Criminalização

Movimentos por moradia: ‘A batalha agora é libertar a Ednalva Franco’

Justiça retarda julgamento do pedido de habeas corpus de Ednalva Franco, única ativista ainda presa

Advogados informaram que mesmo com habeas corpus estão restringindo o direito de ir e vir das lideranças que conseguiram liberdade. / Foto: MSTC

“A batalha agora é libertar a Ednalva Franco”, destaca o advogado e um dos coordenadores da União dos Movimentos de Moradia (UMM) Benedito Barbosa, o Dito, em entrevista à Rádio Brasil Atual. Ednalva é a única militante sem-teto que permanece presa desde o dia 24 de junho.
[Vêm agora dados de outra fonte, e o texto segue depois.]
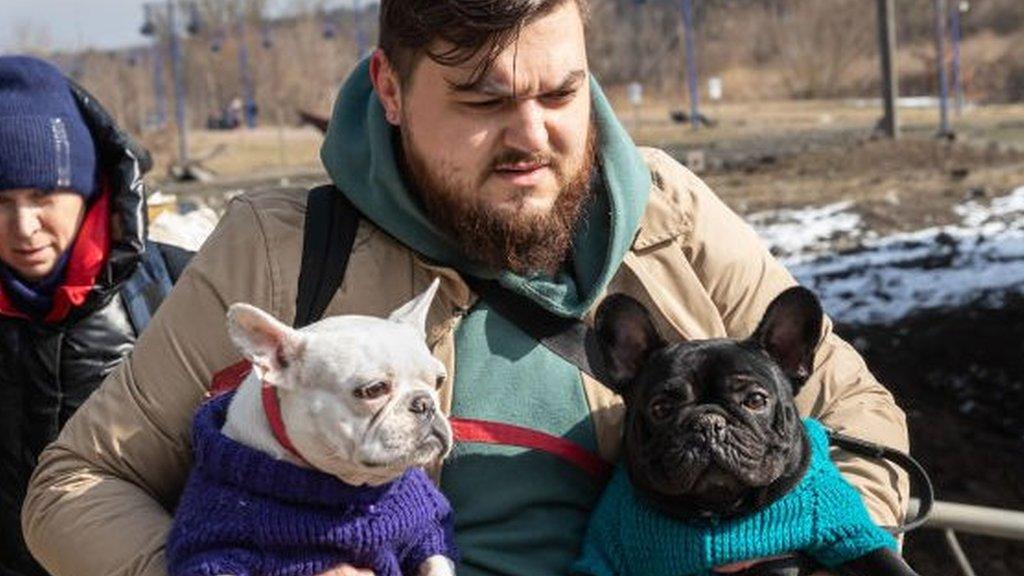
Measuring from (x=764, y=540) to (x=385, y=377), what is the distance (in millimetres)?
850

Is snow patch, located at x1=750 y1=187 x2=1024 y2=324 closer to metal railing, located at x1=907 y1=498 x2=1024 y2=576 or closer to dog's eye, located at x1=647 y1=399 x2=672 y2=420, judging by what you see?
metal railing, located at x1=907 y1=498 x2=1024 y2=576

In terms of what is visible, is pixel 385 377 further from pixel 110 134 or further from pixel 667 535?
pixel 110 134

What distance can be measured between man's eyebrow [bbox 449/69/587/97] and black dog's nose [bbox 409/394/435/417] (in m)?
0.72

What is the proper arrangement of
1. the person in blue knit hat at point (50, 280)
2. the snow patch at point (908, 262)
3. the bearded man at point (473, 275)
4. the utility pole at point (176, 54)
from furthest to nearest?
the utility pole at point (176, 54) → the snow patch at point (908, 262) → the person in blue knit hat at point (50, 280) → the bearded man at point (473, 275)

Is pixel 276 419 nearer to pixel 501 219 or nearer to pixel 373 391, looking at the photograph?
pixel 373 391

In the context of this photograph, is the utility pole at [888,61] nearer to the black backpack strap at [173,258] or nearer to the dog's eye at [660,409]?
the black backpack strap at [173,258]

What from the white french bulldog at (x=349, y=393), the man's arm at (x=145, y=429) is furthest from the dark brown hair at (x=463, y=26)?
the white french bulldog at (x=349, y=393)

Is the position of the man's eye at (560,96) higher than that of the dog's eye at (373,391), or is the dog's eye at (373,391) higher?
the man's eye at (560,96)

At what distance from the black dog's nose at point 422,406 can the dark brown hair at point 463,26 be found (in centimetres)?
74

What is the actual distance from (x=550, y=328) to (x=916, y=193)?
15.4 m

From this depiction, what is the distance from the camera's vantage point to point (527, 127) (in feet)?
11.0

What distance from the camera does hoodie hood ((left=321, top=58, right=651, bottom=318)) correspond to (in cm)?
347

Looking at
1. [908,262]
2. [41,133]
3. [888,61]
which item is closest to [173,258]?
[41,133]

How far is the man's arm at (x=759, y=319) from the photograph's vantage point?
3.58 meters
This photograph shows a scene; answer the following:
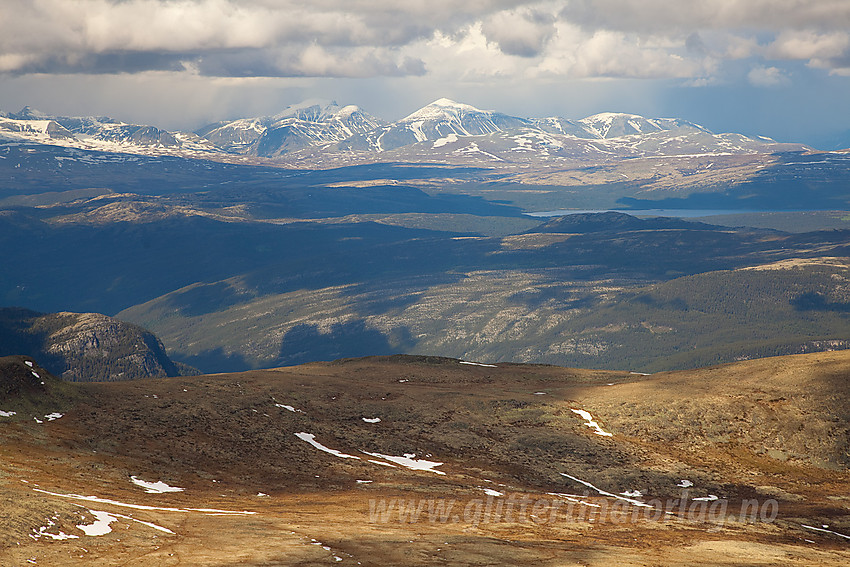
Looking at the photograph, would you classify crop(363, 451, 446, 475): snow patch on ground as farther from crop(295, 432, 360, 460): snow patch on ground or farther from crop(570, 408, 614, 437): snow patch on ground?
crop(570, 408, 614, 437): snow patch on ground

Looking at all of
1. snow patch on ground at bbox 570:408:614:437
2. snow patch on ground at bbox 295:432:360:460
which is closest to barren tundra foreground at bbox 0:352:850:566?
snow patch on ground at bbox 295:432:360:460

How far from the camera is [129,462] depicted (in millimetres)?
75812

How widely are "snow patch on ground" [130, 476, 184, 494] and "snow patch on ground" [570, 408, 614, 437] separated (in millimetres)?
59620

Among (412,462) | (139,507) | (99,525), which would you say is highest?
(99,525)

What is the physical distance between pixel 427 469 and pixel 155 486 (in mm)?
31474

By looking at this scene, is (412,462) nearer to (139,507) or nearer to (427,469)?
(427,469)

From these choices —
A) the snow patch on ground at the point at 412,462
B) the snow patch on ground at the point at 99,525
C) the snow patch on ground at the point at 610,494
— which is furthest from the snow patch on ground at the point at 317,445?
the snow patch on ground at the point at 99,525

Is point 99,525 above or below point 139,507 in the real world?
above

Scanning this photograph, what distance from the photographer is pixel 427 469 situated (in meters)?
87.4

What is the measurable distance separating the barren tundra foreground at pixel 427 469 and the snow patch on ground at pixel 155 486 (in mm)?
313

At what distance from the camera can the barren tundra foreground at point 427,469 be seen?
2085 inches

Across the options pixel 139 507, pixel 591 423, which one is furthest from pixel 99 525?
pixel 591 423

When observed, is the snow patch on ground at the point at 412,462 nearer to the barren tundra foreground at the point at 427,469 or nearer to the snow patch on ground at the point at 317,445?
the barren tundra foreground at the point at 427,469

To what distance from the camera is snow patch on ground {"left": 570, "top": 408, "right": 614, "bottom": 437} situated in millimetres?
104375
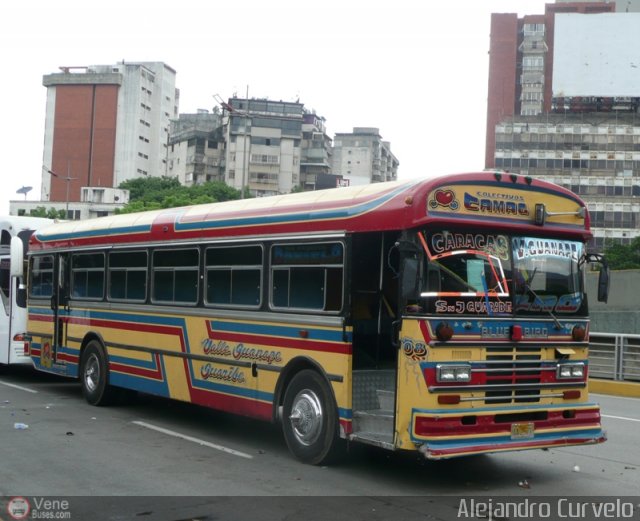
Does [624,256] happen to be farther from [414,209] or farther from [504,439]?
[414,209]

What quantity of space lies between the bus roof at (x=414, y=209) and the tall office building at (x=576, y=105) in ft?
243

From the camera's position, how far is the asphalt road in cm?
791

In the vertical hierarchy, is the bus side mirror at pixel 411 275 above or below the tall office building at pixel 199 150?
below

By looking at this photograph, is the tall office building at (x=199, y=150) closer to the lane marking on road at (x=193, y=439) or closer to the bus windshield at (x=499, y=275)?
the lane marking on road at (x=193, y=439)

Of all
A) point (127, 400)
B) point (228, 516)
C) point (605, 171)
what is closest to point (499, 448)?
point (228, 516)

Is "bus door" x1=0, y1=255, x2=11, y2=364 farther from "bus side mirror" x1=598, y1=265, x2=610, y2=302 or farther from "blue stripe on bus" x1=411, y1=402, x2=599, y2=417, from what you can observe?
"bus side mirror" x1=598, y1=265, x2=610, y2=302

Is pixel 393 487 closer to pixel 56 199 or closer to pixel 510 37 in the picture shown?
pixel 510 37

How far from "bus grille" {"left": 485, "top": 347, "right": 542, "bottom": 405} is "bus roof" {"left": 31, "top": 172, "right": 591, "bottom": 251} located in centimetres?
125

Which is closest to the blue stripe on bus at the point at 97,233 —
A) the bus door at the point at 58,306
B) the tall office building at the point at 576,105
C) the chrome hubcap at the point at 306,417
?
the bus door at the point at 58,306

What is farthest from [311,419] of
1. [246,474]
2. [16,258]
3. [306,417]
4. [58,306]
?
[16,258]

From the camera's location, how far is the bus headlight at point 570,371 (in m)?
9.14

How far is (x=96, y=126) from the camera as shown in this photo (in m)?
137

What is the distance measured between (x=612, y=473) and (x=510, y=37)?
119584mm

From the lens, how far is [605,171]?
99375 millimetres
Após muitos apontamentos de arbitrariedade no processo, na quinta-feira (10) a Justiça acatou o pedido de habeas corpus (HC) de Janice Ferreira, a Preta, e Sidnei Ferreira, presos há mais de 100 dias. Angélica dos Santos Lima teve a medida de liberdade decretada no início de setembro. Lideranças de movimentos por moradia do centro de São Paulo, são acusados de extorsão e agressão.

“O advogado pediu a extensão da ordem de liberdade para a Ednalva, já que ela é réu do mesmo processo, mas a gente não conseguiu. O que foi dito pelo desembargador é que, provavelmente, a ordem será julgada no dia 17 (de outubro), o que é uma crueldade, deixar a pessoa mais uma semana presa, sendo que todos os outros réus do mesmo processo já estão com medida de liberdade”, contesta a advogada Allyne Andrade Silva.

Também entrevista à Rádio Brasil Atual, Allyne diz que a postura dos magistrados com relação à análise do HC de Ednalva, responsável há muitos anos pelo acolhimento de homens e mulheres em situação de rua, não é um fato isolado. “Infelizmente, a justiça adotou uma posição de libertação homeopática das pessoas, como se fosse possível deixar (presa) uma pessoa inocente, em um processo desse tamanho, que ainda nem começou a instrução penal. O que é a gente tem visto é que a cada semana conseguimos a liberdade de um ou de outro.”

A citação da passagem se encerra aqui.